*DATA FOR ANALYSIS:*
-------
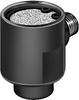 SEU-1/8 Quick exhaust valve -- 4616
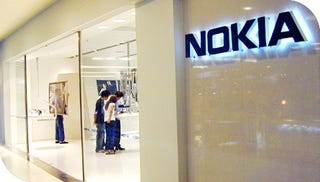 Illustration for article titled Nokia's New York and Chicago Flagship Stores Closing Too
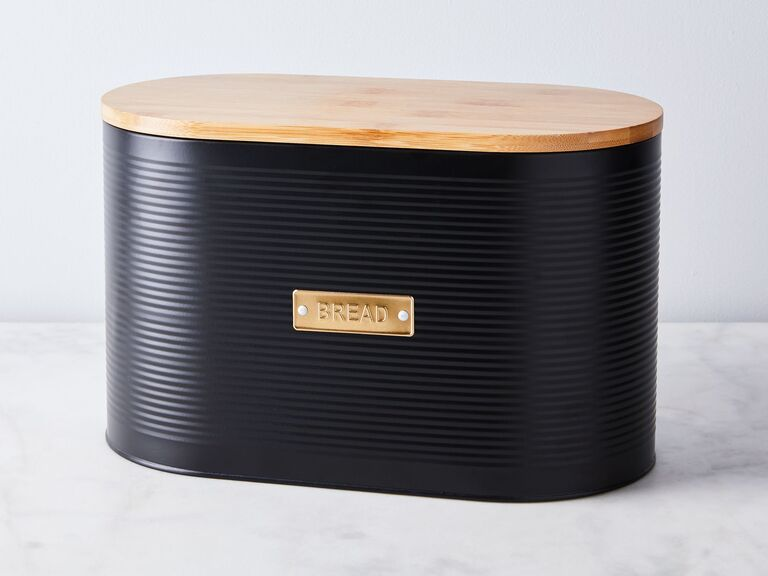 Bread box bridal shower gift idea
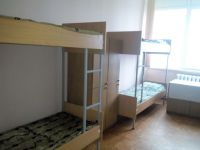 one-room flat for long rent Kiev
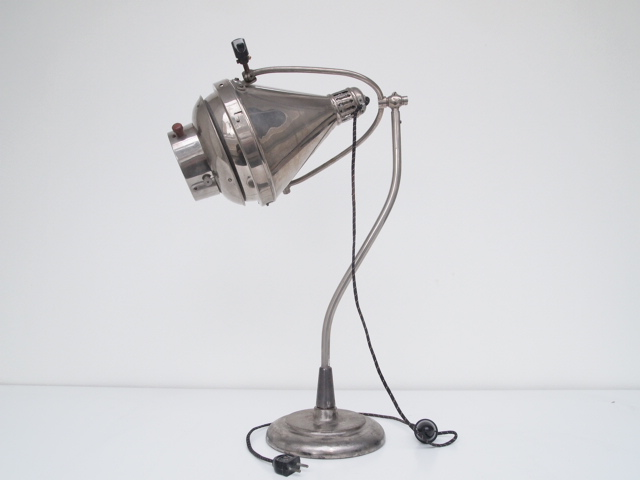 French Industrial LampTableLighting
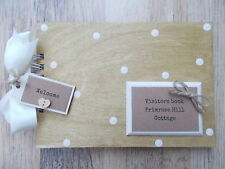 PERSONALISED VISITORS COTTAGE/HOTEL BOOK WOODEN SCRAPBOOK/PHOTO BOOK /MEMORIES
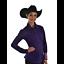 Details about  /Buck Stitch Button Down Show Shirt Ladies Western Show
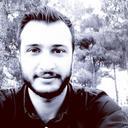 Yasin Sağır (@1967ysn) Twitter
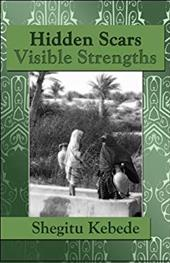 Hidden Scars Visible Strengths 7425928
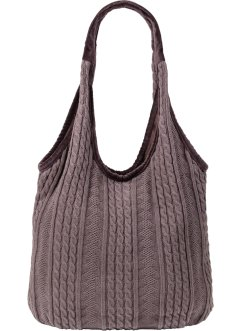 "Stricktasche ""Marie"", bpc bonprix collection"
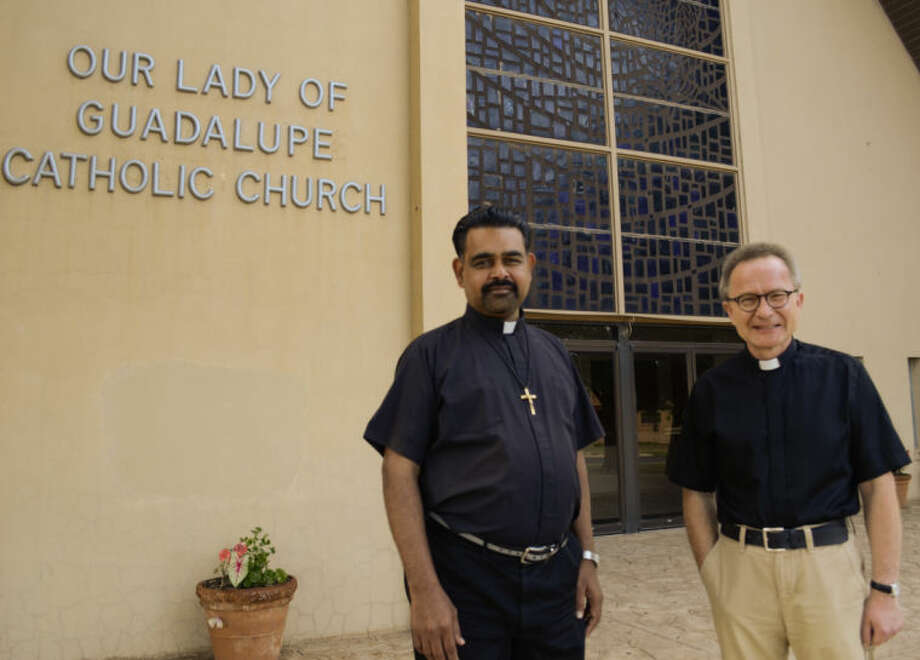 Father Lawrence Mariasoosai, OMI and Father Marek Stroba, OMI will be leaving Our Lady of Guadalupe parish the end of this month. Tim Fischer\Reporter-Telegram Photo: Tim Fischer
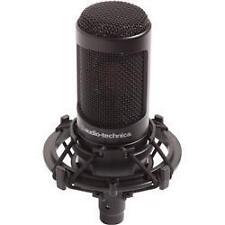 Pro Audio Microphones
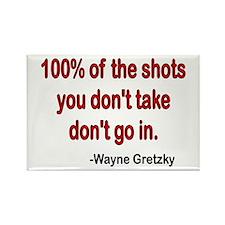Wayne Gretzky quote Rectangle Magnet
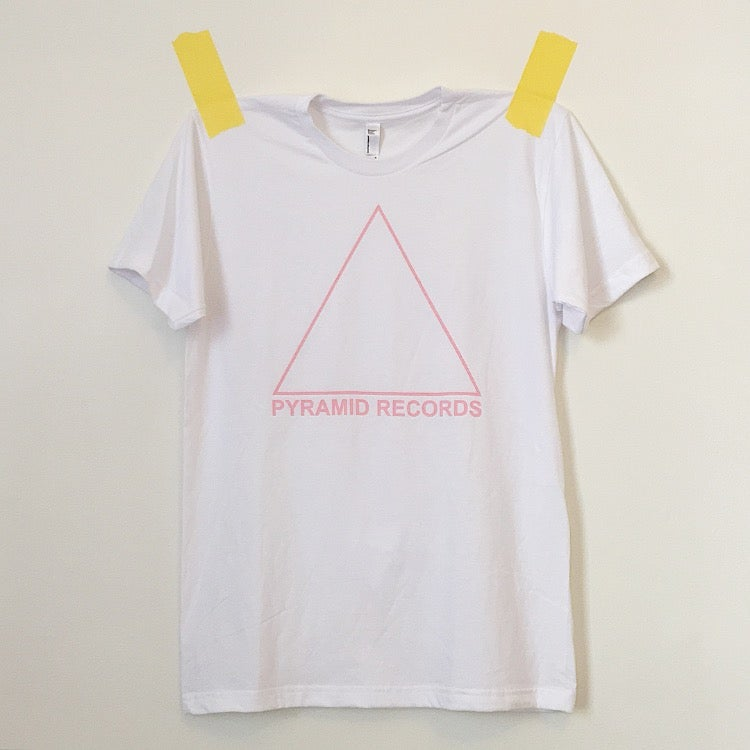 image of shirt  △△△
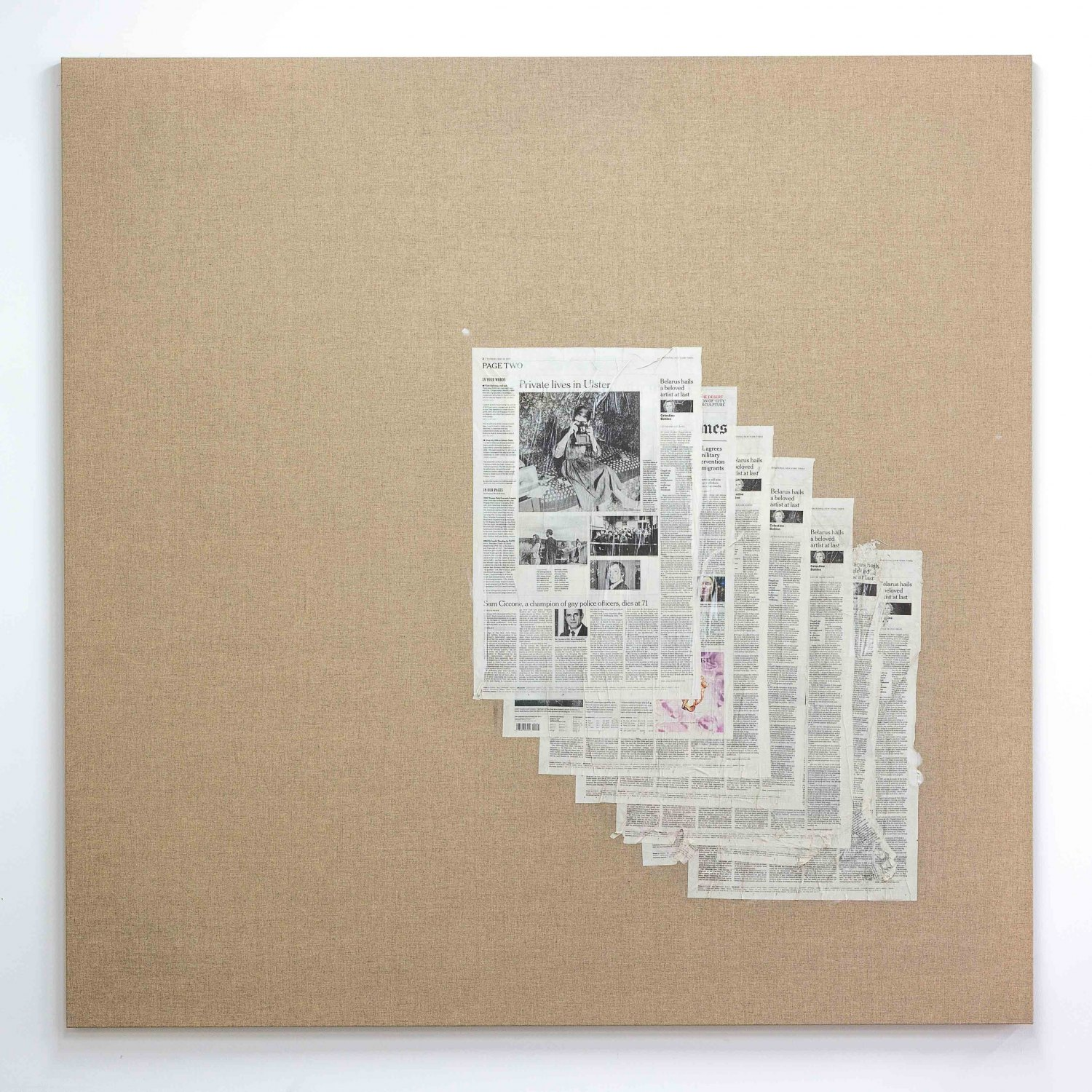 Matias Faldbakken Untitled (Canvas #106), 2015 Newspaper print on Belgian linen, wooden stretcher, 152.5 × 152.5 × 3.2 cm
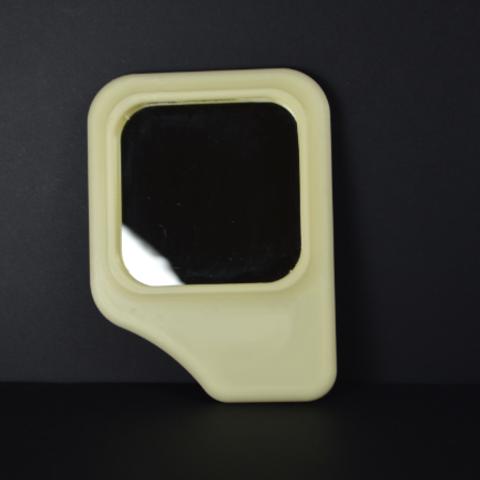 021.png Download free STL file Hand Mirror • 3D printer design, leFabShop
-------
For the data above, set down exactly the lines from the line with "Ladies Western Show" to the line with "Pro Audio Microphones", both included, leaving pictures out.

*COMPLETED TASK:*
 Details about  /Buck Stitch Button Down Show Shirt Ladies Western Show
 Yasin Sağır (@1967ysn) Twitter
 Hidden Scars Visible Strengths 7425928
 "Stricktasche ""Marie"", bpc bonprix collection"
 Father Lawrence Mariasoosai, OMI and Father Marek Stroba, OMI will be leaving Our Lady of Guadalupe parish the end of this month. Tim Fischer\Reporter-Telegram Photo: Tim Fischer
 Pro Audio Microphones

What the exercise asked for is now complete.